Umschaltung auf Nachdruck

  • Hallo,

    kann mir jemand erklären, wie das Umschalten auf Nachdruck durch Massedruck geht?

    Also nicht wegabhängig sondern Massedruckabhängiges Ums chalten auf Nachdruck.

    Wenns geht bei ner KM C3 Steuerung.

    Gibts eigentlich ne Faustformel für die Düsenanlagekraft? Oder wie ermittelt man die denn genau?


    Grüße

    PVC

  • Erstmal die werkzeuginnendruckabhängige Umschaltung auf Nachdruck.
    Die Steuerung deiner Maschine muss das erstmal zulassen. Meistens kann man ja wählen: wegabhängig, zeitabhängig und dann druckabhängig. Weiß nicht wie das bei KM aussieht.
    Dann brauchst du einen Werkzeuginnendruckmesser. Da gibts die Methode "direkt" (Messsensor ist Teil der Kavitätenoberfläche oder in einer Hifskavität untergebracht) und "indirekt" mit einer Messlasche und einem kleinem Stift. Dann braucht man einen Ladungsverstärker. Der verstärkt die minimale druckabhängige Spannung, die vom Sensor erzeugt wird zu einer auswertbaren Spannung für die Maschine.
    Baut die Masse in der Kavität nun beim Einspritzen den Innendruck auf steigt die Spannung an. Die Spannung ist proportional zu Druck. Damit kann die Maschine dann etwas anfangen. Nun kann man in der Maschinensteuerung den Druck eingeben, bei dem die Steuerung auf den ND umschalten soll.
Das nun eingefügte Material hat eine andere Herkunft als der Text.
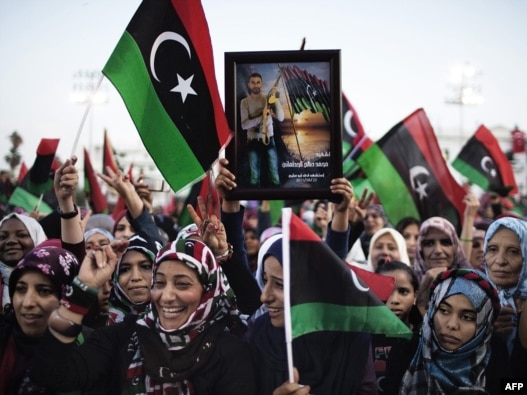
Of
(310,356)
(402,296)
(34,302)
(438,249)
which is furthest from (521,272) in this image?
(34,302)

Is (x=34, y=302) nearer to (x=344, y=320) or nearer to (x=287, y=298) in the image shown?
(x=287, y=298)

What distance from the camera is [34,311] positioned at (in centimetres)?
346

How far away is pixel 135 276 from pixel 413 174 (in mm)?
3619

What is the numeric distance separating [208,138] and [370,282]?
1096mm

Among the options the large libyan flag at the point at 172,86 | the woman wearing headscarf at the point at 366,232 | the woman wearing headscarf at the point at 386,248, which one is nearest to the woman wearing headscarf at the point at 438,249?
the woman wearing headscarf at the point at 386,248

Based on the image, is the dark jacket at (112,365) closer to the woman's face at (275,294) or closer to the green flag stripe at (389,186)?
the woman's face at (275,294)

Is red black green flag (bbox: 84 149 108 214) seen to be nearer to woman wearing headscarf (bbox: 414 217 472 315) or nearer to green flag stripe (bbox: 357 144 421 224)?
green flag stripe (bbox: 357 144 421 224)

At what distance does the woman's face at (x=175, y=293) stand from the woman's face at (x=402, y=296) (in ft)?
5.16

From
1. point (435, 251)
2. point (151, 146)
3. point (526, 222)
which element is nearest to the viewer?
point (151, 146)

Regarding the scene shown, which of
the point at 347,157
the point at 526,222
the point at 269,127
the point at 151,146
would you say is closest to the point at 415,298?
the point at 526,222

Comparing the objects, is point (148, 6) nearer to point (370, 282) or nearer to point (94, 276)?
point (94, 276)

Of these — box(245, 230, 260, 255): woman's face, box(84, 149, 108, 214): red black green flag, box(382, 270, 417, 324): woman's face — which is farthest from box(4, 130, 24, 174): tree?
box(382, 270, 417, 324): woman's face

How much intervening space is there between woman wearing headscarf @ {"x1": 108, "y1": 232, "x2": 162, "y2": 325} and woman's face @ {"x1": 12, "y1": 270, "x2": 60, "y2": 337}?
0.71 metres

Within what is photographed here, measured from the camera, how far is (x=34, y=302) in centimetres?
347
Nun wird immer beim gleichen Werkzeuginnendruck auf ND umgeschaltet. Egal, wie voll das Werkzeug ist. Dabei ist es nun Aufgabe des Einrichters den optimalen Punkt für die Umschaltung festzulegen. Wie dieser Punkt gefunden wird, hier zu beschreiben ist aber zu umfangreich. Am einfachsten ginge das mit einer Druckgrafik. Ändert sich aber bei einer Neulieferung die Viskosität der Ware muss nachjustiert werden.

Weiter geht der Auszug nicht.